Witamina A może pomóc odzyskać węch po COVID-19
Najnowsze badania wskazują, że witamina A może być kluczowa do przywrócenia zmysłu węchu po infekcji SARS-CoV-2. To ważna wiadomość w kontekście najczęstszych powikłań po COVID-19.
Niedawno udostępnione statystyki wskazują, że aż milion Amerykanów straciło węch z powodu COVID-19. Pięć procent wszystkich ozdrowieńców może nigdy nie odzyskać tego zmysłu. Nie ma skutecznego lekarstwa, która by przed tym chroniła, ale coraz więcej mówi się o dobroczynnym działaniu witaminy A.
Wirus SARS-CoV-2 uszkadza komórki receptorowe w nabłonku nosa, co skutkuje utratą węchu. Patogen nie uszkadza jednak samego nerwu węchowego, więc zmiany mają najczęściej charakter przejściowy, a utracony zmysł wraca po kilku tygodniach po wyzdrowieniu. Trzeba pamiętać, że SARS-CoV-2 nie jest pierwszym wirusem, który powoduje taki efekt - podobne mogą być konsekwencje infekcji innymi wirusami górnych dróg oddechowych, np. grypy.
Jak odzyskać węch po COVID-19?
Wcześniejsze badania wykazały, że witamina A przynosi korzyści w przywracaniu węchu po COVID-19, a teraz naukowcy z University of East Anglia i James Paget University Hospital chcą zbadać, w jaki sposób popularny suplement diety może pomagać w naprawie uszkodzonej tkanki nosa.

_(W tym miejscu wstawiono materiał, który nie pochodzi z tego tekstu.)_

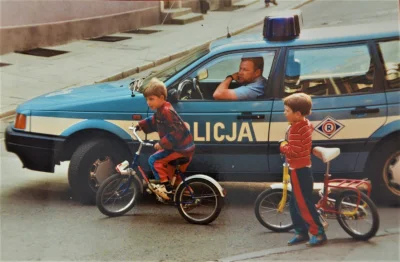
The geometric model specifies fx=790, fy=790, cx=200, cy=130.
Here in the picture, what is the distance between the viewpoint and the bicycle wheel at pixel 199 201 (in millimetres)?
5000

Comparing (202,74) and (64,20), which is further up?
(64,20)

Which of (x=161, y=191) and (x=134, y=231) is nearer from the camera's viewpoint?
(x=134, y=231)

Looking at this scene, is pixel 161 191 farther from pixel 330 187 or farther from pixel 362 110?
pixel 362 110

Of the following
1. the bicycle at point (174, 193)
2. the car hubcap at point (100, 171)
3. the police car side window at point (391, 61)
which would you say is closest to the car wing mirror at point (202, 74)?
the bicycle at point (174, 193)

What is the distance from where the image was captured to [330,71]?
4.86 m

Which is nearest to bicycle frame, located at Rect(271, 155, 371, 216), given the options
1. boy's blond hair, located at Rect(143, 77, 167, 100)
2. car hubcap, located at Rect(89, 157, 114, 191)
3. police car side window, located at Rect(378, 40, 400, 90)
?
police car side window, located at Rect(378, 40, 400, 90)

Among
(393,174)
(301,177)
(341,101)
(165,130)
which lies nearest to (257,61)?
(341,101)

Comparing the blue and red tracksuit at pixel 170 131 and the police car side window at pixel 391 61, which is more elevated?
the police car side window at pixel 391 61

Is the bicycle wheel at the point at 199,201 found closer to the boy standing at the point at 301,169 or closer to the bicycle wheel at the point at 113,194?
the bicycle wheel at the point at 113,194

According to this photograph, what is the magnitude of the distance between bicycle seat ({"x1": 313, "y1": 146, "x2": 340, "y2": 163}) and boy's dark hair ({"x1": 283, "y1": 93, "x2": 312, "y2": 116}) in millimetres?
228

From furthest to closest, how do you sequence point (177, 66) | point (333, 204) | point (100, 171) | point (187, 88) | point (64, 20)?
point (64, 20), point (177, 66), point (100, 171), point (187, 88), point (333, 204)

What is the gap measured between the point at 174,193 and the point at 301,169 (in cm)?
92

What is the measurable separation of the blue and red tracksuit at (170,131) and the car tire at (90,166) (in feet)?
1.46

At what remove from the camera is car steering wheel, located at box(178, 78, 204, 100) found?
5.15 m
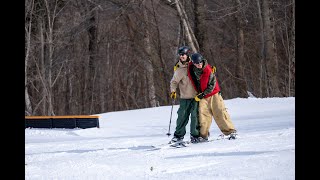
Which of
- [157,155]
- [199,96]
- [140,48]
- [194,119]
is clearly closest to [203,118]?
[194,119]

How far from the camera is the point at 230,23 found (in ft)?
112

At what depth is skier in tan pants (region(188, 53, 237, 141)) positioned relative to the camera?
7.76 metres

Ogromny wzrost utraty węchu spowodowany przez COVID-19 stworzył globalne zapotrzebowanie na leczenie. Około jedna na 10 osób, które doświadczają utraty węchu, zgłasza, że ich zmysł nie wrócił do normy po czterech tygodniach od zachorowania. To duży problem, a wcześniejsze badania wykazały wpływ utraty węchu na jakość życia - w tym depresję, lęk i izolację, a także ryzyko niebezpieczeństwa związanego z zagrożeniami, takimi jak gaz i zepsute jedzenie, a także zmiany w wadze ze względu na zmniejszony apetyt.

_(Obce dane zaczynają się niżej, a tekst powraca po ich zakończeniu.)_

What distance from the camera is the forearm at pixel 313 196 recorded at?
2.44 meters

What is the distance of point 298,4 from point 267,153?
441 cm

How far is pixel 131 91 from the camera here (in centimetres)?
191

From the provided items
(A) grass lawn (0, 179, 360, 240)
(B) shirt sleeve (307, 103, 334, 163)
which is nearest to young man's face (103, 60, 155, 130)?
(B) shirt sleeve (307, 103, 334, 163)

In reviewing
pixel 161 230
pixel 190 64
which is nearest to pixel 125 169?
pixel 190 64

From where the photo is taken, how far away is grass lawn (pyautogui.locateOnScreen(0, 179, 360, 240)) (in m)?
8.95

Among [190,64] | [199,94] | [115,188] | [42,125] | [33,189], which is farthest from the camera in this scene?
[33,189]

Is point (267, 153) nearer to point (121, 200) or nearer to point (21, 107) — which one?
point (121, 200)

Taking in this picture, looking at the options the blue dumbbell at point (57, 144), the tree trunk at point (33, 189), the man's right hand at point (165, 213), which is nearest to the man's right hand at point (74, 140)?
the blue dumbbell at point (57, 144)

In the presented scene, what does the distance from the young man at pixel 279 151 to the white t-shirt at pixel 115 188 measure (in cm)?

- Chcemy dowiedzieć się, czy następuje wzrost wielkości i aktywności uszkodzonych szlaków zapachowych w mózgach pacjentów, gdy są oni leczeni kroplami do nosa z witaminą A. To oznaczałoby naprawę uszkodzeń spowodowanych przez powszechne infekcje wirusowe, w tym COVID-19 - powiedział prof. Carl Philpott z UEA Norwich Medical School.
Pacjenci zostaną poddani albo 12-tygodniowemu leczeniu z użyciem kropli do nosa z witaminą A, albo dostaną placebo. Przed i po leczeniu zostaną poddani rezonansowi magnetycznemu mózgu (MRI).
- Pacjenci będą wąchać charakterystyczne zapachy: róże i zgniłe jaja, podczas gdy będziemy poddawać ich badaniu MRI. Będziemy szukać zmian w wielkości opuszki węchowej - obszaru nad nosem, gdzie nerwy zapachowe łączą się i łączą z mózgiem. Będziemy również patrzeć na aktywność w obszarach mózgu związanych z rozpoznawaniem zapachów - dodał prof. Carl Philpott.
Testy mają rozpocząć się jeszcze w grudniu 2021 r.